In your output, repeat each entry exactly and include no pictures.

--- Records supplied ---

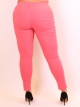 Jegging rose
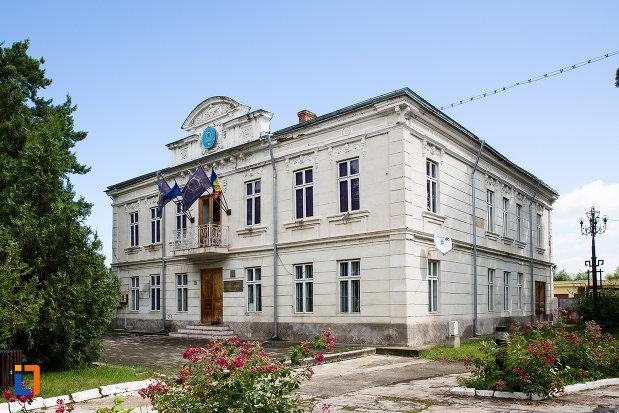 muzeu-national-al-politiei-romane-din-targoviste-judetul-dambovita.jpg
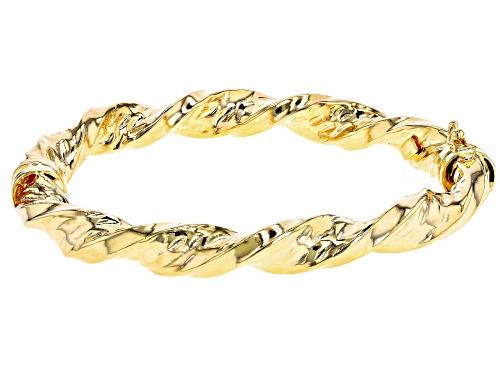 Photo of Moda Al Massimo® 18k Yellow Gold over Bronze Torchon 7 inch bangle bracelet - Size 7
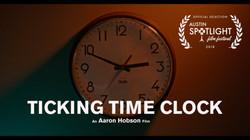 Ticking Time Clock Mini Poster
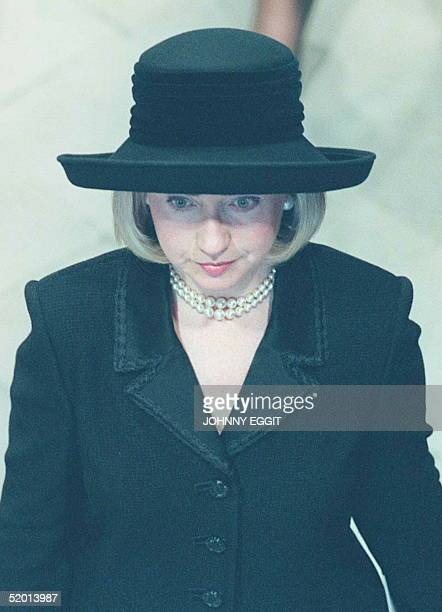Wife of the President of America Hillary Clinton awaiting the arrival of Diana Princess of Wales coffin after the long procession from her home in...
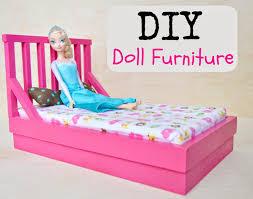 How To Make Modern Dollhouse Furniture Kruse U0027s Workshop Diy Dollhouse Furniture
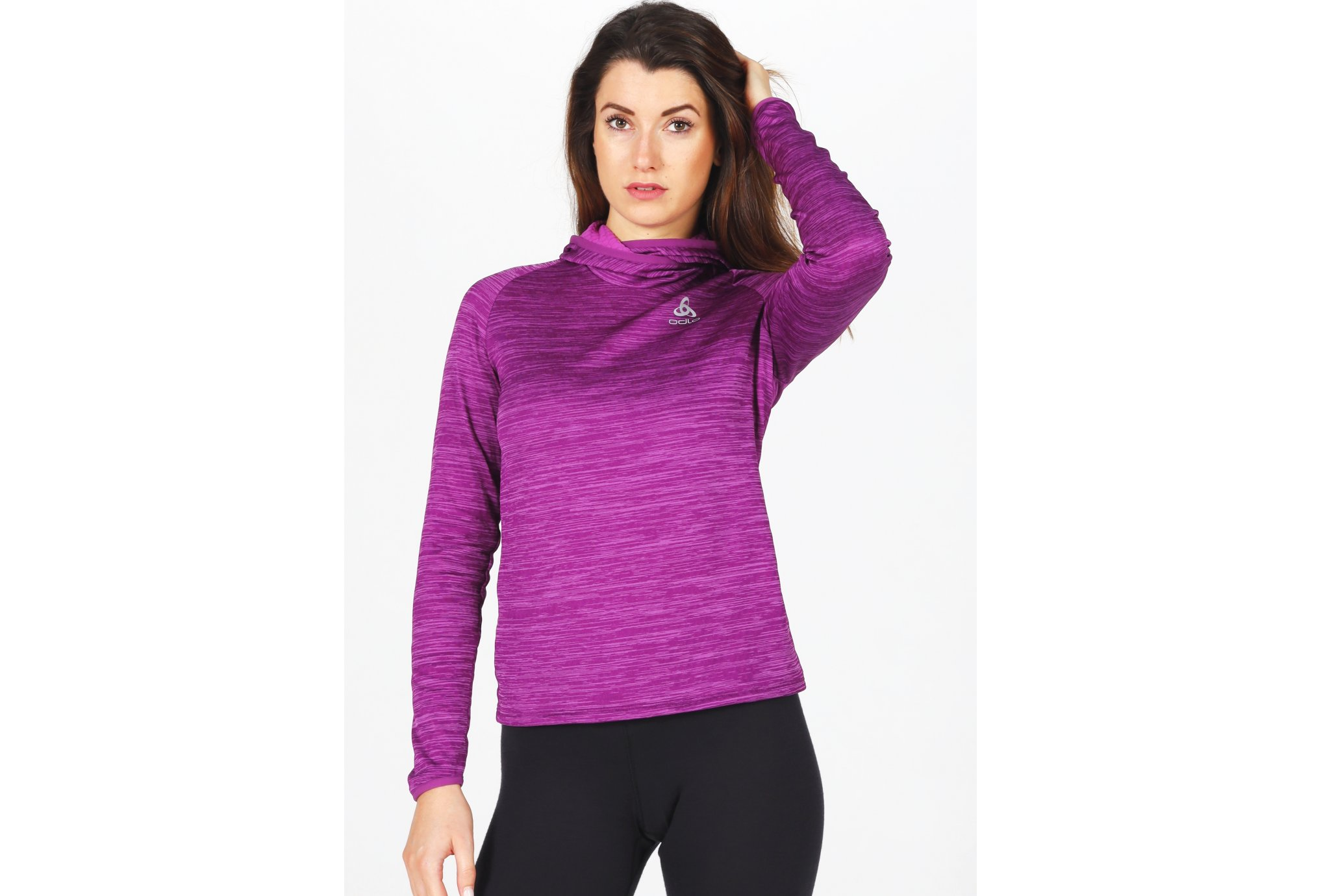 Odlo Millennium Element W Diététique Vêtements femme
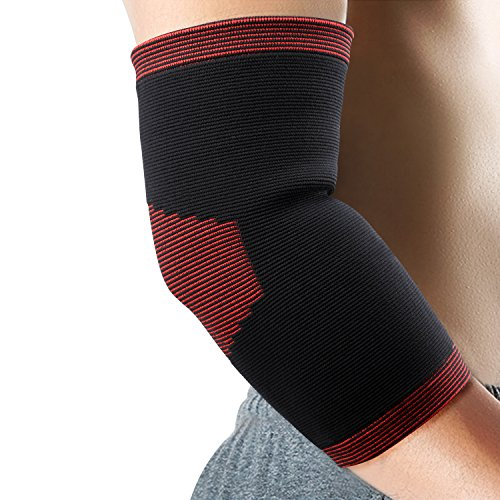 Sports Safety Generous 1pcs Adult Breathable Elbow Guard Safety Pressurized Bandage Outdoor Elbow Pads For Sport Basketball Fitness Elastic Arm Elbow Sports & Entertainment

---

__Written answer__.
 Jegging rose
 muzeu-national-al-politiei-romane-din-targoviste-judetul-dambovita.jpg
 Photo of Moda Al Massimo® 18k Yellow Gold over Bronze Torchon 7 inch bangle bracelet - Size 7
 Ticking Time Clock Mini Poster
Wife of the President of America Hillary Clinton awaiting the arrival of Diana Princess of Wales coffin after the long procession from her home in...
 How To Make Modern Dollhouse Furniture Kruse U0027s Workshop Diy Dollhouse Furniture
 Odlo Millennium Element W Diététique Vêtements femme
 Sports Safety Generous 1pcs Adult Breathable Elbow Guard Safety Pressurized Bandage Outdoor Elbow Pads For Sport Basketball Fitness Elastic Arm Elbow Sports & Entertainment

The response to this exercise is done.